The 10-fold increase in sensitivity with genomic DNA compared to oligonucleotide target was unexpected since genomic DNA is not only more complex but also contains many Nt.AlwI sites outside of the target sequence that, if re-annealed, could compete for enzyme. It does not appear to be due to the presence of multiple targets within the genomic DNA because, based upon sequence analysis, the probes were designed to single copy regions of the B. subtilis genome.
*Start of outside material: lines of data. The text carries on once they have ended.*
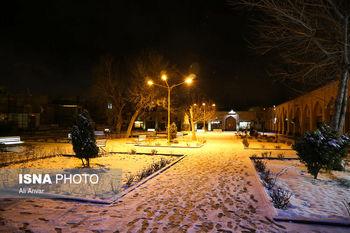 راه 125 روستا در این استان بسته شد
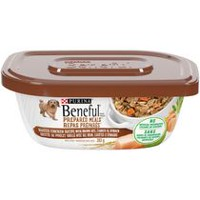 Purina® Beneful® Prepared Meals™ Roasted Chicken Recipe Dog Food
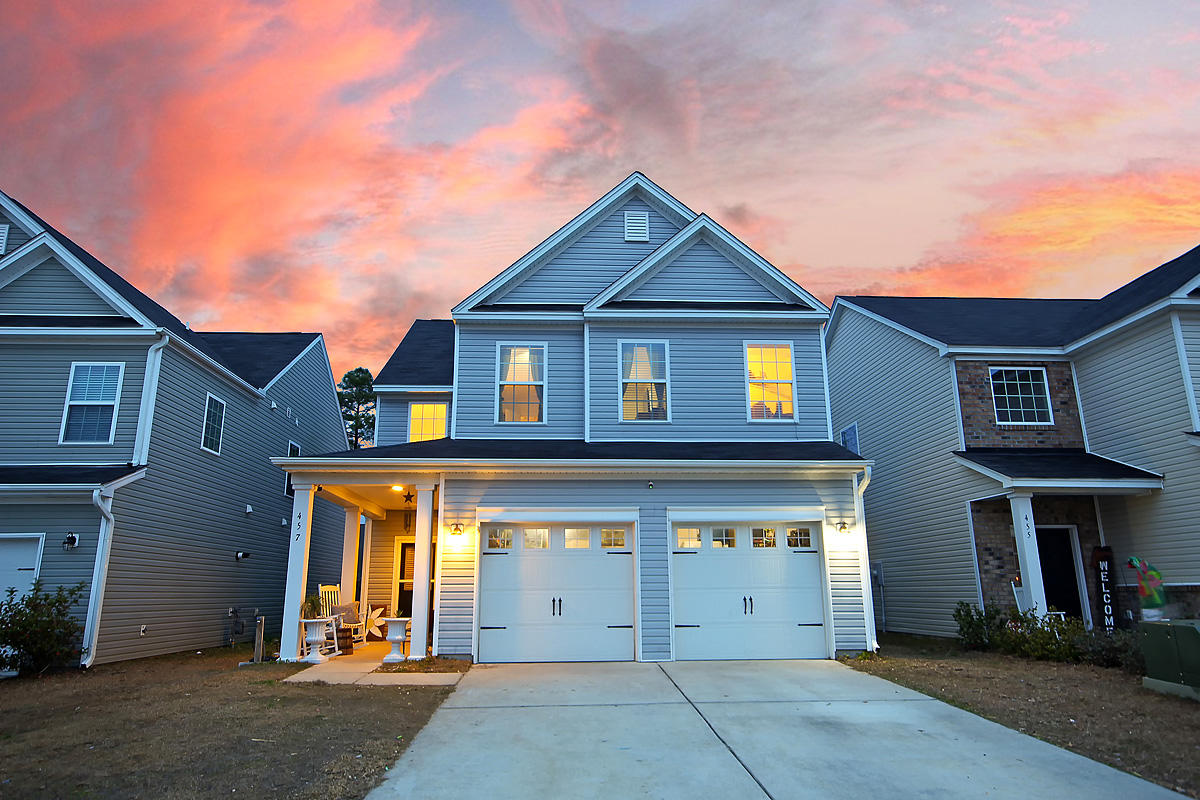 457 Whispering Breeze Lane Summerville, Sc 29486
One possibility is that the longer DNA allows the nicking endonuclease to search for recognition sites in 1D space (14), rather than by 3D diffusion as with short oligos. Another possibility is that the products of the reaction, cut probe pieces, bind transiently to the oligonucleotide target and thus, compete with full-length probe for the target sites. This should be less of a problem with complex DNA since there are plenty of sites for the probe pieces to transiently bind other than the actual target sites. Therefore, the target sites remain available for binding with the full-length probe. A final possibility is that the single-stranded regions on either side of probe hybridized to genomic DNA increase cleavage efficiency. This seems unlikely, however, as single-stranded regions next to a restriction enzyme binding site have not been shown to contribute to cleavage efficiency. Indeed, we have found that even the length of a double stranded 5′ extension has little effect on the cleavage reaction. For instance, Bsub 3 has 3 bp 5′ of the restriction enzyme recognition site while Bsub 6 has a 2 bp overhang, yet they have similar sensitivities on both genomic and oligo targets. In addition, we have found that probes with only 1 bp 5′ of the recognition site work well.
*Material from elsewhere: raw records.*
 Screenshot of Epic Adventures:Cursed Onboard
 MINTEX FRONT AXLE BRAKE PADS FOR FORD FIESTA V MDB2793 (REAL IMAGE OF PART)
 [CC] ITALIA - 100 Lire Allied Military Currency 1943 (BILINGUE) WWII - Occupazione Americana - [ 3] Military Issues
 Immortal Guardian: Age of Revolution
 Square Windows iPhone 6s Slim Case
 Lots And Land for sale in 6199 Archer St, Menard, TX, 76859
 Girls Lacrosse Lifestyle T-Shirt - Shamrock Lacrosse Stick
NESA can be used as a method to detect specific organisms based on their DNA sequence. One of the common problems with current detection methods is the requirement to purify the DNA away from contaminants prior to analysis. When combined with multiple displacement amplification (MDA), NESA can be used to detect specific sequences from crudely prepared samples (Figure 5). MDA has the ability to amplify DNA from an unpurified sample because it is tolerant of the contaminants commonly found in biological or environmental samples (10,17). Preliminary studies indicate that MDA can amplify DNA from unpurified environmental samples in cases where real-time PCR fails (data not shown).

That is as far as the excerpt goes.